_Requisitos_:
- 1) Transcribe literalmente un pasaje del artículo sobre la peregrinación Ad Petri Sedem: empieza en las palabras "Como todos los" y termina después de "sociales y eclesiales.".
- 2) Por favor, retoma el artículo sobre la peregrinación Ad Petri Sedem a partir de su última oración.

_Extracto de la página_:
La peregrinación Ad Petri sedem y la larga tradición del peregrinar cristiano

D. Rubén Peretó Rivas, Universidad Nacional de Cuyo

San Brandán y sus compañeros en los lomos de la ballena. Grabado del «Nova Typis Transacta Naviga- tio» de Caspar Plautius, 1621. Extraído de la universidad de Brown.

Como todos los años, la víspera de la festividad de Cristo Rey —último domingo de octubre—, tuvo lugar en Roma la peregrinación Ad Petri Sedem. Pero en este caso, la romería, en el sentido más propio del término, tenía un significado especial: después de algunos años de interrupción, la Misa tradicional volvía a celebrarse en el altar de la Cátedra de la basílica de San Pedro, merced a la autorización expresa del Papa León XIV. Fue este el motivo, sumado a la ocasión del jubileo, por el que se convocaron en la Urbe un número sorprendentemente elevado de romeros: en torno a los 3 000. Y aunque en la Iglesia los números deben manejarse con cuidado, habida cuenta de la experiencia que tuvo el Salvador en el pretorio de Jerusalén, no dejan de ser indicativos del cambio de las realidades sociales y eclesiales.

_Datos mostrados_:

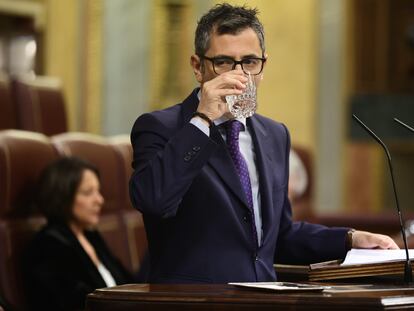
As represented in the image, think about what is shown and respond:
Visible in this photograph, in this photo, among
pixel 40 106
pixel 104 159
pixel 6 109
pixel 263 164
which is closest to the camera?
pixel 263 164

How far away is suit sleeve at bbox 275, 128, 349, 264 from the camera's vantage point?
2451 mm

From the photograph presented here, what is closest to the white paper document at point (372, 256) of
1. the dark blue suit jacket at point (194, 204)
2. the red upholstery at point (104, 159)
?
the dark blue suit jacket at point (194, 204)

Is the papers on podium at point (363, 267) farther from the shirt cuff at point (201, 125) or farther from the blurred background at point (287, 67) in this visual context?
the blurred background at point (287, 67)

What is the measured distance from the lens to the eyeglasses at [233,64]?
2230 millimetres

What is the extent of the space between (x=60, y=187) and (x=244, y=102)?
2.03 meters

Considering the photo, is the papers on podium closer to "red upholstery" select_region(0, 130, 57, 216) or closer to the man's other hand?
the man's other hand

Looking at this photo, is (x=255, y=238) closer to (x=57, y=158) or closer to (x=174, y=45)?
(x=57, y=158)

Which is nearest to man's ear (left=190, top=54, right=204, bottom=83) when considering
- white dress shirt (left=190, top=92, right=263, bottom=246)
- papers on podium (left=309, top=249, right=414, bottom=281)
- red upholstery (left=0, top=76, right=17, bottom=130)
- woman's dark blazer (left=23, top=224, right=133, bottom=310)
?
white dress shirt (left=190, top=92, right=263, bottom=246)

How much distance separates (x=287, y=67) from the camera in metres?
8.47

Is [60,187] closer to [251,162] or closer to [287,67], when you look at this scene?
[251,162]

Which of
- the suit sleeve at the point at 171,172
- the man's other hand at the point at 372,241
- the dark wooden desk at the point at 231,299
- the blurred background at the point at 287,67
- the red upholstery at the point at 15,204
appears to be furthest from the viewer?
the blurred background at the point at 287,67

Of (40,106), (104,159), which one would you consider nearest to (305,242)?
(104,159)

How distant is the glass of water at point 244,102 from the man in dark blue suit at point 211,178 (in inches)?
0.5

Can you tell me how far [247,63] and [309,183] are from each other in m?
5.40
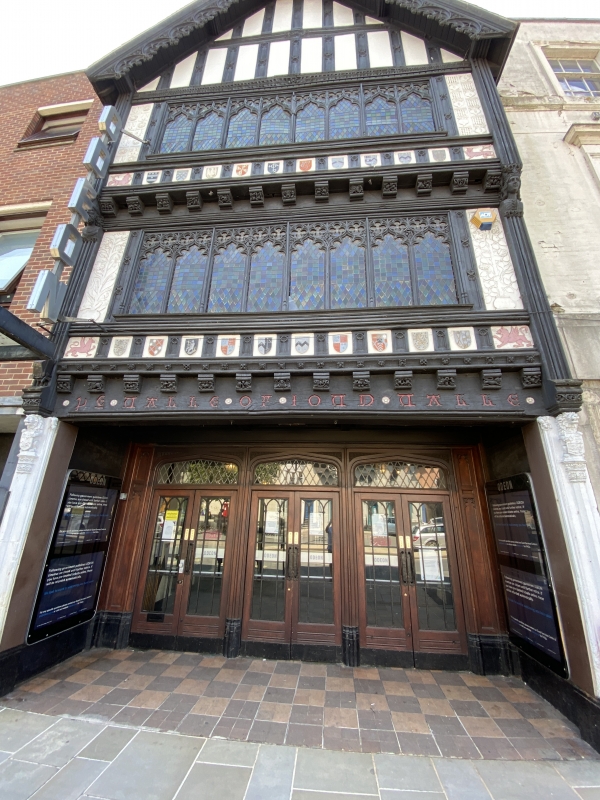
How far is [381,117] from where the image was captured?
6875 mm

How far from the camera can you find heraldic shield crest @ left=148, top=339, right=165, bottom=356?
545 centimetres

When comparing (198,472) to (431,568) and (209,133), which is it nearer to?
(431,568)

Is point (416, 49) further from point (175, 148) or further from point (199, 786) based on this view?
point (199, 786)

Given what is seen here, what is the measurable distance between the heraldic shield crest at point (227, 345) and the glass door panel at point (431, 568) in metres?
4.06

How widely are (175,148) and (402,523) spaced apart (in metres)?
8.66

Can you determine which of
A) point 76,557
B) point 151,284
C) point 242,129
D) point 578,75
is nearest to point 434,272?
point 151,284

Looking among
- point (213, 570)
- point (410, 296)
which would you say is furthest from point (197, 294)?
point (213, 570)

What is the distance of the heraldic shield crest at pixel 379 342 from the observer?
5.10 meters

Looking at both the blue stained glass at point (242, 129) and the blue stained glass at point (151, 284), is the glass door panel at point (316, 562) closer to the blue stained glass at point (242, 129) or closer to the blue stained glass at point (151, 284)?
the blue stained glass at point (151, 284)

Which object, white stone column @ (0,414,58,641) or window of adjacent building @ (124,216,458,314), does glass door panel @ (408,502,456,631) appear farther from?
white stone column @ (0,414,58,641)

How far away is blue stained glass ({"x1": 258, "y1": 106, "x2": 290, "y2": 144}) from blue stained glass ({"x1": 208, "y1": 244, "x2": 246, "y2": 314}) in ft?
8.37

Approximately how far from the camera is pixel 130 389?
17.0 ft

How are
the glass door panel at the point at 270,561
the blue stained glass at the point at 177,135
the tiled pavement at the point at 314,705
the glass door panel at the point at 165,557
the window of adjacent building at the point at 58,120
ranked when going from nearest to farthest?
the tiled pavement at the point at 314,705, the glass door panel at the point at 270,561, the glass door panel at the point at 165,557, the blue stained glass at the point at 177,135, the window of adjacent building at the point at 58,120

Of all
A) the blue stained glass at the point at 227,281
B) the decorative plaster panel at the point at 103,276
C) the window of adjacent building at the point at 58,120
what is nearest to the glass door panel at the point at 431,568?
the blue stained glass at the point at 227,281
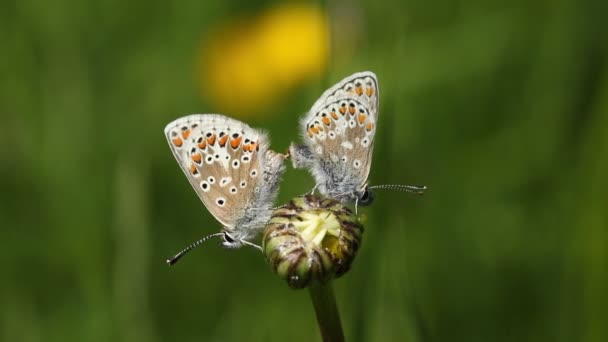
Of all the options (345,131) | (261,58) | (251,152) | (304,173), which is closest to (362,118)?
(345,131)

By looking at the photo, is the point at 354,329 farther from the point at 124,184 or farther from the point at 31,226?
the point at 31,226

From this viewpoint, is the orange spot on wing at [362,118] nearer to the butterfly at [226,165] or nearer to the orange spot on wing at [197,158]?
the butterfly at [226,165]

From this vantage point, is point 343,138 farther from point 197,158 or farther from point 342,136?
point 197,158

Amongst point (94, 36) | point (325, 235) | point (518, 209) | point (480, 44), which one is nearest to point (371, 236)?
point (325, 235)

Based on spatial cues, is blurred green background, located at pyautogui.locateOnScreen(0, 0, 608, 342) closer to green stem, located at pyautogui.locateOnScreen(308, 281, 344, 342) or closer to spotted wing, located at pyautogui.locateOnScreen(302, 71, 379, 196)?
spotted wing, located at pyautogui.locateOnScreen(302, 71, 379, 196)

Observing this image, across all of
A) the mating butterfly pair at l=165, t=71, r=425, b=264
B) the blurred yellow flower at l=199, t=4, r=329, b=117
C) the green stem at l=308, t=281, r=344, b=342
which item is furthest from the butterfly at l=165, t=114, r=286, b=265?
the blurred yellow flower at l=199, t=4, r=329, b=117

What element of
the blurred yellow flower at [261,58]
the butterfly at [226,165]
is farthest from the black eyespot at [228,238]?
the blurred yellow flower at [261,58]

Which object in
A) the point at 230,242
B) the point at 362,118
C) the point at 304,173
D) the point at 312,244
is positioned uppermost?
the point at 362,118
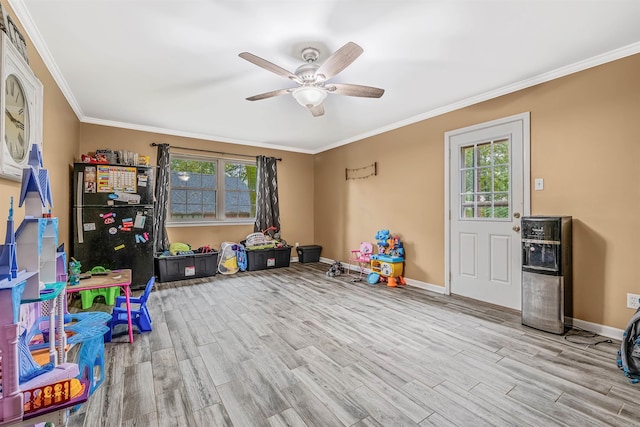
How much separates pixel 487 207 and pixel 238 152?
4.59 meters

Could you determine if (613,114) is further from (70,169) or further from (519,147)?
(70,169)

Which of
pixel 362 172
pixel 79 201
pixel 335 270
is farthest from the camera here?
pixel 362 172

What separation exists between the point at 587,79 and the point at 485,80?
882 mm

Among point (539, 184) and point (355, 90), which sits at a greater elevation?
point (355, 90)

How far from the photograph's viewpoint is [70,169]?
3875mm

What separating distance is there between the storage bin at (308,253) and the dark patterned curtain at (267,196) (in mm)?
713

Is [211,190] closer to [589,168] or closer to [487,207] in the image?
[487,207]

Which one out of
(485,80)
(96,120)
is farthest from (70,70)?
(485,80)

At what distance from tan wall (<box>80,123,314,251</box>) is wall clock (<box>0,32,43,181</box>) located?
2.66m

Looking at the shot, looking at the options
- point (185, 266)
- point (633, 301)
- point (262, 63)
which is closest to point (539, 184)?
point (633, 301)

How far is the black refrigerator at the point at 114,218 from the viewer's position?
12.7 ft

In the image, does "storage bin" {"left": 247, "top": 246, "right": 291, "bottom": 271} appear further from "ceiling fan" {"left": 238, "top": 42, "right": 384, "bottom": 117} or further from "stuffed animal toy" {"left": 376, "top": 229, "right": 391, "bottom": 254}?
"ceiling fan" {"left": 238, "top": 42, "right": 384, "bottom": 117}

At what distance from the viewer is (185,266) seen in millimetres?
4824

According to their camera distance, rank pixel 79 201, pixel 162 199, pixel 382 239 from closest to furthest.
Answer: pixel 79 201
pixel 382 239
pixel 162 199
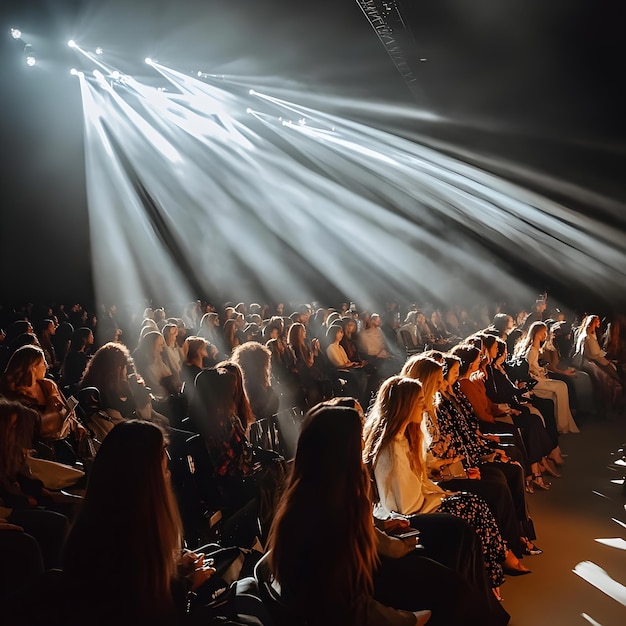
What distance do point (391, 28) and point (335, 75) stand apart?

_Respuestas del ejercicio_:
- 1)
Como todos los años, la víspera de la festividad de Cristo Rey —último domingo de octubre—, tuvo lugar en Roma la peregrinación Ad Petri Sedem. Pero en este caso, la romería, en el sentido más propio del término, tenía un significado especial: después de algunos años de interrupción, la Misa tradicional volvía a celebrarse en el altar de la Cátedra de la basílica de San Pedro, merced a la autorización expresa del Papa León XIV. Fue este el motivo, sumado a la ocasión del jubileo, por el que se convocaron en la Urbe un número sorprendentemente elevado de romeros: en torno a los 3 000. Y aunque en la Iglesia los números deben manejarse con cuidado, habida cuenta de la experiencia que tuvo el Salvador en el pretorio de Jerusalén, no dejan de ser indicativos del cambio de las realidades sociales y eclesiales.

- 2)
Las vísperas solemnes de san Rafael Arcángel del viernes 24 de octubre en la iglesia de San Lorenzo in Lucina, celebradas por el cardenal Matteo Zuppi; la larga procesión del sábado al mediodía hacia la basílica de San Pedro atravesando el histórico puente Sant’Angelo y la vía de la Conciliazione, el pontifical celebrado por el cardenal Edmund Leo Burke en el altar que se ubica en el ábside de la basílica vaticana, sobre el cual los cuatro grandes doctores de la Iglesia sostienen la Cátedra del apóstol Pedro, y, finalmente, las misas de Cristo Rey celebradas el domingo en distintas iglesias de Roma, a fin de permitir la asistencia de la multitud de peregrinos, fueron los hechos centrales. Los blogs y demás redes sociales, como así también los medios masivos de comunicación han dado cuenta suficiente de estos acontecimientos y no parece necesario insistir con una crónica detallada de los hechos. Me parece más oportuno, en cambio, proponer una reflexión sobre algunos aspectos que, seguramente, varios de los peregrinos se plantearon y que vienen al caso para los lectores del boletín de la peregrinación de Covadonga.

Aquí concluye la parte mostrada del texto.